Spatial question entries
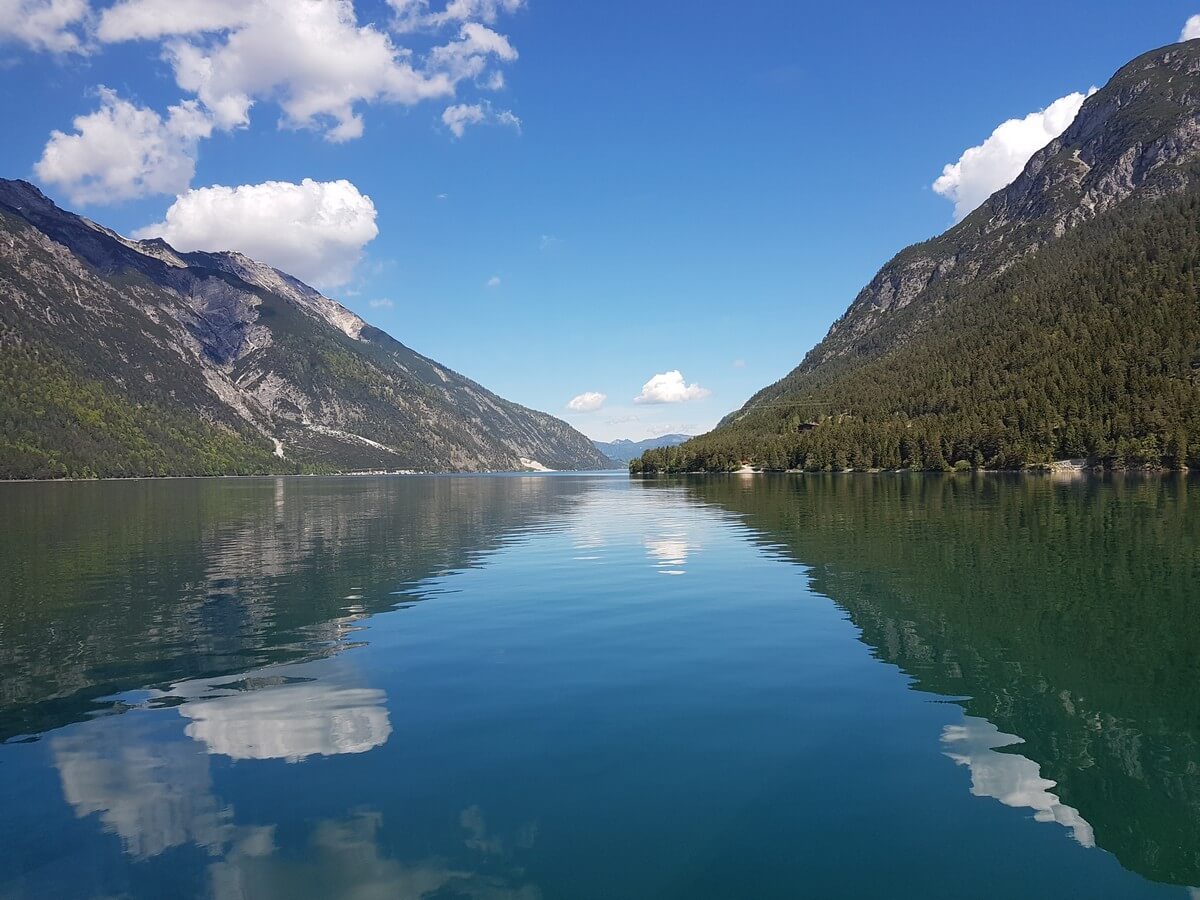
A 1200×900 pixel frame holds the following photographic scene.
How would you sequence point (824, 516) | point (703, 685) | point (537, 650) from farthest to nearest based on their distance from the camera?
1. point (824, 516)
2. point (537, 650)
3. point (703, 685)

What the task requires — Turn the items above into a two-column CSV with the headers text and answer, one row per item, with each field in double quotes and every line break replaced by a space. Leave the pictures out.

The output —
text,answer
"A 1200×900 pixel frame holds the following photographic scene. How would you sequence point (824, 516) | point (703, 685) | point (537, 650) from farthest to nearest based on their distance from the camera?","1. point (824, 516) 2. point (537, 650) 3. point (703, 685)"